Schwere Proteste in Chile nach Tötung eines Straßenkünstlers durch Polizisten
Am Wochenende haben schwere Proteste einige Regionen in Chile erschüttert. Die Demonstrationen waren ausgebrochen, nachdem ein Polizist einen Straßenkünstler erschossen hatte.
Nach der Tötung eines Jongleurs durch einen Polizisten in Chile ist es in der Hauptstadtregion von Santiago in der Nacht zu Sonntag zu Zusammenstößen zwischen Polizei und Demonstranten gekommen. Laut lokalen Medienberichten sind dabei zahlreiche Menschen festgenommen worden. Bereits eine Nacht zuvor eskalierten im Süden Chiles Proteste. In der Stadt Panguipulli brannten Demonstranten zehn öffentliche Gebäude nieder, darunter das Rathaus, die örtliche Poststation und ein Gerichtsgebäude.
Die Proteste waren ausgebrochen, nachdem ein Polizist den jungen Straßenkünstler Francisco Martínez in Panguipulli erschossen hatte. Martínez soll sich zuvor bei einer Routinekontrolle geweigert haben, dem Beamten seine Papiere zu zeigen. Daraufhin soll der Polizist seine Waffe gezogen haben, wie Augenzeugen lokalen Medien mitteilten. Im Anschluss sei es zu Schüssen gekommen. Ein Video der Tat, das in den Sozialen Medien zirkuliert, zeigt, wie der Straßenkünstler Martínez versuchte, den Schüssen auszuweichen, und dann auf den Beamten zu rannte. Er hielt dabei zwei Macheten in der Hand, die Teil seiner künstlerischen Darbietung waren. Nachdem ihn Schüsse des Polizisten getroffen hatten, brach er mitten auf einer viel befahrenen Straße zusammen.

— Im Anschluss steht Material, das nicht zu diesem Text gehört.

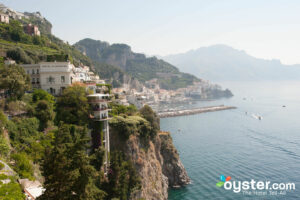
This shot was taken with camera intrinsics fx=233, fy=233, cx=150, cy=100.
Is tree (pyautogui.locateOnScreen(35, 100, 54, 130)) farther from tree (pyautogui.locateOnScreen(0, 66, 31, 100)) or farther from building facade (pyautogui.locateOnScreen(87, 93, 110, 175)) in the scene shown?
building facade (pyautogui.locateOnScreen(87, 93, 110, 175))

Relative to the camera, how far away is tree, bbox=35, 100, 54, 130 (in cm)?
2105

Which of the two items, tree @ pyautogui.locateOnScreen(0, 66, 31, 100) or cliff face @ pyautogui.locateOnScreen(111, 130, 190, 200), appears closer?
tree @ pyautogui.locateOnScreen(0, 66, 31, 100)

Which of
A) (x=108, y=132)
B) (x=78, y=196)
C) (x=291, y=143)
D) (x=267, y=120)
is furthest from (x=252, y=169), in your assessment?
(x=267, y=120)

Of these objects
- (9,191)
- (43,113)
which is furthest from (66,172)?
(43,113)

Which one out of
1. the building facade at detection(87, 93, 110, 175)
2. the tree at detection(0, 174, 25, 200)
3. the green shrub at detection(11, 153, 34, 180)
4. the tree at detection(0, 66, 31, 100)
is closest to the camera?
the tree at detection(0, 174, 25, 200)

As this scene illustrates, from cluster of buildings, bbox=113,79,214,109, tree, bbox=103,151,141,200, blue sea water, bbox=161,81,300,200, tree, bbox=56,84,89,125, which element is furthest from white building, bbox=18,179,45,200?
cluster of buildings, bbox=113,79,214,109

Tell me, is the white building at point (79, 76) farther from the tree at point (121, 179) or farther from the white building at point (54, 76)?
the tree at point (121, 179)

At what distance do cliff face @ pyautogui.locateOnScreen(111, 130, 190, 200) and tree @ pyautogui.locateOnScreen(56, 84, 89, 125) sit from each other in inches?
176

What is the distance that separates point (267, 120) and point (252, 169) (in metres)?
48.1

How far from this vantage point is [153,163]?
29.7 meters

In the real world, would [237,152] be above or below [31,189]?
below

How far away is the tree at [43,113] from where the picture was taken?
21047mm

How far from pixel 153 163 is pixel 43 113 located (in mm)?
14923

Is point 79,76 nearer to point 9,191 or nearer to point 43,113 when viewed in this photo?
point 43,113
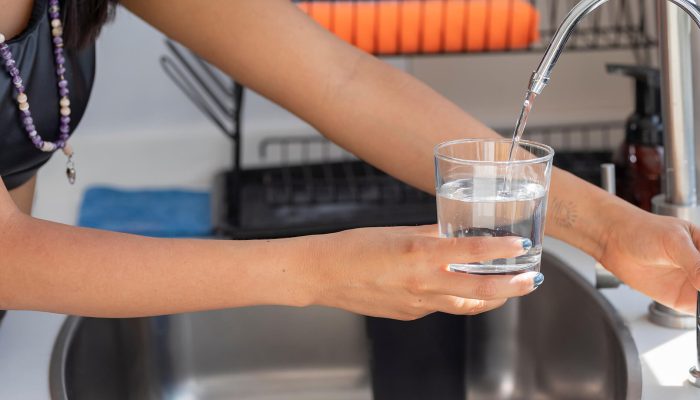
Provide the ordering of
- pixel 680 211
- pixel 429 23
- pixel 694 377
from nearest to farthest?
pixel 694 377, pixel 680 211, pixel 429 23

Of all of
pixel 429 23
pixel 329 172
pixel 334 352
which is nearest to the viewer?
Answer: pixel 334 352

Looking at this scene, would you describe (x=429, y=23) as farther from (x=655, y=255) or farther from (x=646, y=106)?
(x=655, y=255)

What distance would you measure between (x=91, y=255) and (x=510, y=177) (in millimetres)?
293

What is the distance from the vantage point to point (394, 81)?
3.17 ft

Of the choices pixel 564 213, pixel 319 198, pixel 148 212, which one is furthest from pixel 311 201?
pixel 564 213

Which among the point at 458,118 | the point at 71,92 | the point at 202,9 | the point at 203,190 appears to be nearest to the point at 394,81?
the point at 458,118

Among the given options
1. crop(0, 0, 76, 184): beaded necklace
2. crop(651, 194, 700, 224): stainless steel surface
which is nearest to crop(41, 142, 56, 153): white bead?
crop(0, 0, 76, 184): beaded necklace

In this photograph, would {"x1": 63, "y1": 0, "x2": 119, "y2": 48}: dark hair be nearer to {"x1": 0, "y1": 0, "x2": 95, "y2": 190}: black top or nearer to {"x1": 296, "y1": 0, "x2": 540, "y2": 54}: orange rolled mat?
{"x1": 0, "y1": 0, "x2": 95, "y2": 190}: black top

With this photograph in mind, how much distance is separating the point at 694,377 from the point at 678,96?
0.24m

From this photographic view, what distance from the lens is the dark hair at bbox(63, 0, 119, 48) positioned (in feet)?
2.98

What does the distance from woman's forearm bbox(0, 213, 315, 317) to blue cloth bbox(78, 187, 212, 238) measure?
23.8 inches

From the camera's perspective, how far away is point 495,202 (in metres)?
0.65

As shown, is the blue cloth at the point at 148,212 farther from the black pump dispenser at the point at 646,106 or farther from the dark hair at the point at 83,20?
the black pump dispenser at the point at 646,106

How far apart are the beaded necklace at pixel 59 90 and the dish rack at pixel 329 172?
31 centimetres
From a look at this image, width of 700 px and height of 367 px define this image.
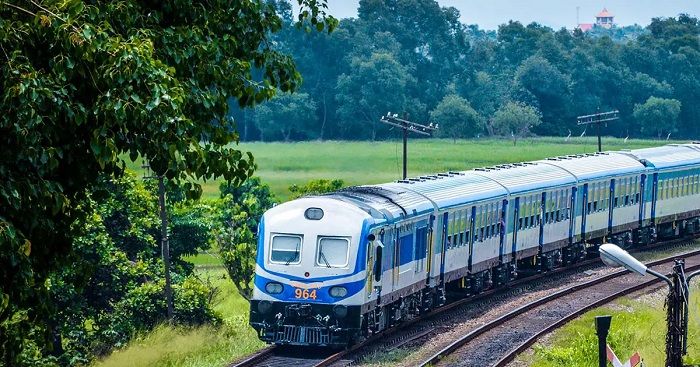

Der Beamte plädierte auf Notwehr. Die Behörden der Region teilten mit, dass sie den mutmaßlichen Schützen festgenommen hätten. Derzeit würden Beweisvideos ausgewertet, zitiert die New York Times ein lokales Gericht. Der Innenminister von Chile, Rodrigo Delgado, forderte die örtliche Polizei auf, alle Beweismittel offenzulegen. Er sagte auch: "Wir sprechen hier von einem Polizisten, der seine Waffe als letztes Mittel einsetzen kann, wenn sein Leben oder das anderer bedroht ist. Es muss geklärt werden, ob er sich an die geltenden Vorschriften gehalten hat."
Polizeigewalt in Chile
Immer wieder steht die Polizei in Chile, die Carabineros, in der Kritik, massive Gewalt gegen Landsleute anzuwenden. Während der landesweiten Proteste im Jahr 2019, bei denen 36 Menschen ums Leben kamen, setzte sie immer wieder Tränengas und Wasserwerfer gegen Demonstranten ein. Mehr als 450 Menschen erlitten laut Menschenrechtlern daraufhin Augenverletzungen. Zudem sieht sich die Polizei mit 8.500 Vorwürfen von Polizeigewalt konfrontiert, die allein im Jahr 2019 begangen worden seien. Menschenrechtsorganisation wie Amnesty Internationel werfen vereinzelt Polizisten vor, an Folter an Festgenommenen nach Protesten beteiligt gewesen zu sein. Zudem prangert die Organisation eine "Tradition der Straflosigkeit" an, die Polizeigewalt in Chile häufig nach sich zöge.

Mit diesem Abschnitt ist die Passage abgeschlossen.